Additionally, although the length of delay until Plaintiff received a copy of the SPD is substantial, Plaintiff only made one request to TriNet for the document. Cf. Pagovich v. Moskowitz, 865 F. Supp. 130, 138 (S.D.N.Y. 1994) (awarding penalties where Plaintiff made numerous unanswered requests). See also Campanella v. Mason Tenders' Dist. Council Pension Plan, 299 F. Supp. 2d 274, 293 (S.D.N.Y. 2004), aff'd sub nom. Campanella v. Mason Tender's Dist. Council Pension Plan, 132 F. App'x 855 (2d Cir. 2005).
Finally, Plaintiff has not alleged that she suffered any prejudice as a result of TriNet not producing the SPD. In fact, Plaintiff was in possession of the SPD despite her request for a copy and she therefore had all the information that was necessary from the SPD to support her claims. (Complaint, ¶ 17.) See Armstrong v. Liberty Mut. Life Assur. Co. of Boston, 273 F. Supp. 2d 395, 410 (S.D.N.Y. 2003), decision supplemented sub nom. Armstrong v. Liberty Mut. Life Assur. Co, No. 02 CIV. 2450 (CM), 2004 WL 540273 (S.D.N.Y. Feb. 25, 2004) (holding that plaintiff was not prejudiced where plaintiff was already in possession of documents requested).

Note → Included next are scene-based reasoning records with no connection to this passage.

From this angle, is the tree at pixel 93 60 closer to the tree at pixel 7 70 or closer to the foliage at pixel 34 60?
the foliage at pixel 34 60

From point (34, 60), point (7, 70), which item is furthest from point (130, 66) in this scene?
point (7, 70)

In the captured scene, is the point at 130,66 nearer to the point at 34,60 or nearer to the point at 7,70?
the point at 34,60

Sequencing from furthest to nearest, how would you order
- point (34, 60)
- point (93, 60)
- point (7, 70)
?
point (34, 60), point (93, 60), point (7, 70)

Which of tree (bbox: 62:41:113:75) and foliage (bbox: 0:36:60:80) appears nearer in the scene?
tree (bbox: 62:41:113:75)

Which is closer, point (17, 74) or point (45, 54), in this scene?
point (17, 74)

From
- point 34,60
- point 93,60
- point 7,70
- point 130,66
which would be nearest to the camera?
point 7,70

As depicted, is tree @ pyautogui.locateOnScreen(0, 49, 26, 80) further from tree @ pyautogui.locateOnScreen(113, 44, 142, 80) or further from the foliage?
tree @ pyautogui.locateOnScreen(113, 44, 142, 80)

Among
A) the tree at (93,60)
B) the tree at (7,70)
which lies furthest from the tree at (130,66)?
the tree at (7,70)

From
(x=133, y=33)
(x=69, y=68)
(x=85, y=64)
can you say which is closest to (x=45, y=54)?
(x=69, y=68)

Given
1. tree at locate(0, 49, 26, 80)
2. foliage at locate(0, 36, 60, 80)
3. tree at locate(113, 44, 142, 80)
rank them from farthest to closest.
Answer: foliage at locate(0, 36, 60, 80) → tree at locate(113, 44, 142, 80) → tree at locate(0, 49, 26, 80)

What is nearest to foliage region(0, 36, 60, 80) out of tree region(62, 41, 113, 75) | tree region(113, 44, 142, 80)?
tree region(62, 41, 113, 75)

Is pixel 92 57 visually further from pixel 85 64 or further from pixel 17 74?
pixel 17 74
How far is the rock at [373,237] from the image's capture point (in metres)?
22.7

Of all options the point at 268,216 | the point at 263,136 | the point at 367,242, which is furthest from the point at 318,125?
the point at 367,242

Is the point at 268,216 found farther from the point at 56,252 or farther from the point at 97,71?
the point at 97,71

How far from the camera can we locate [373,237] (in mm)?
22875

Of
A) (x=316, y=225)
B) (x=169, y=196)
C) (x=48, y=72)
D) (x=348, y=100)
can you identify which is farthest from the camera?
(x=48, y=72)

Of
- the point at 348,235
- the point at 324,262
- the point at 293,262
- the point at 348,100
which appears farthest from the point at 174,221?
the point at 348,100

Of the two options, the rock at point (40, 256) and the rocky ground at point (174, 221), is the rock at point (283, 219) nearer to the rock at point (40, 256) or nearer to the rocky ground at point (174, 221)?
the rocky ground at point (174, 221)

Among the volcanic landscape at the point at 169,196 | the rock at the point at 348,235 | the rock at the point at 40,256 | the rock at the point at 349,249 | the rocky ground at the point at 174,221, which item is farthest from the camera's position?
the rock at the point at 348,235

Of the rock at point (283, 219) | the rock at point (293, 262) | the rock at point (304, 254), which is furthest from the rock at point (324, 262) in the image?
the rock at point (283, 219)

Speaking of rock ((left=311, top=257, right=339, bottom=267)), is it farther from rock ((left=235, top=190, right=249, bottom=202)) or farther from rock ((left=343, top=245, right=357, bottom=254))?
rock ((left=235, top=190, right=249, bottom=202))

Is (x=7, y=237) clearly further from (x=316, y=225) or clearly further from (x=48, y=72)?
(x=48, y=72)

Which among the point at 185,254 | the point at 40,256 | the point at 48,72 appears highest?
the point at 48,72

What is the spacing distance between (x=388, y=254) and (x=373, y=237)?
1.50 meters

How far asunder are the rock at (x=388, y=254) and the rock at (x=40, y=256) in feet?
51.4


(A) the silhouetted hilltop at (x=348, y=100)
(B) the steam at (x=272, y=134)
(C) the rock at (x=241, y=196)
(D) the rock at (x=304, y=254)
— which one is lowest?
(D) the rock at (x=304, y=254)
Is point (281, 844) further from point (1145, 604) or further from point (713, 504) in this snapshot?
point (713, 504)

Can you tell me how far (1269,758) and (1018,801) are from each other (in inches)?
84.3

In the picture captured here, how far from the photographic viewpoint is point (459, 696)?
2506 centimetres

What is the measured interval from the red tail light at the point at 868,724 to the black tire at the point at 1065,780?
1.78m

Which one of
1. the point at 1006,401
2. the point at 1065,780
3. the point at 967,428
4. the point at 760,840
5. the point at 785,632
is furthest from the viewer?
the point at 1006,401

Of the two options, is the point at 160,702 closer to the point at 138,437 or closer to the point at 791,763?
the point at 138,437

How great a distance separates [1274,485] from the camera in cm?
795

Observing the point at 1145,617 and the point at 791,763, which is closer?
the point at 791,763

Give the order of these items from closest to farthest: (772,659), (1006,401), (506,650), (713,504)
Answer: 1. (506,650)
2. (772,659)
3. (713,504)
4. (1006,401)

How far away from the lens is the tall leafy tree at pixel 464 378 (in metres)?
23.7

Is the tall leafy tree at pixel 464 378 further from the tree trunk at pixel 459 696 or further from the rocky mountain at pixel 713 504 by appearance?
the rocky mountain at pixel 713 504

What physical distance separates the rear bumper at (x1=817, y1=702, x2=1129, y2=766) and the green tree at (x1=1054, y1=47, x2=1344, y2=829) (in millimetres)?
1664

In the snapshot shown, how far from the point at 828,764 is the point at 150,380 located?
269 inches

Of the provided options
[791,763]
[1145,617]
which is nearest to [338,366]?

Accordingly, based on Plaintiff's single request, TriNet's general responsiveness and absence of bad faith, and lack of prejudice to Plaintiff, the Court will not award penalties pursuant to ERISA § 502(c)(1)(B).
CONCLUSION
For the foregoing reasons, the Court GRANTS Defendants' motion for summary judgment on all of Plaintiff's claims and DENIES Plaintiff's motion in its entirety. Accordingly, the Clerk of the Court is respectfully directed to terminate the motions at ECF Nos. 81 and 82 and to enter judgment in favor of Defendants. Dated: July 11, 2016
White Plains, New York
SO ORDERED:
/s/_________
NELSON S. ROMÁN
United States District Judge
Curran v. Aetna Life Ins. Co., No. 13-CV-00289 NSR, 2013 WL 6049121, at *8 (S.D.N.Y. Nov. 15, 2013). Therefore, the Court will not consider the breach of fiduciary argument as a separate claim. The only claim before the Court is whether or not Plaintiff can recover plan benefits. In deciding this issue, the Court must review whether the decision of Defendants with regards to Plaintiff's claim was arbitrary and capricious, and in so deciding, the Court will weigh any conflict of interest that may exist.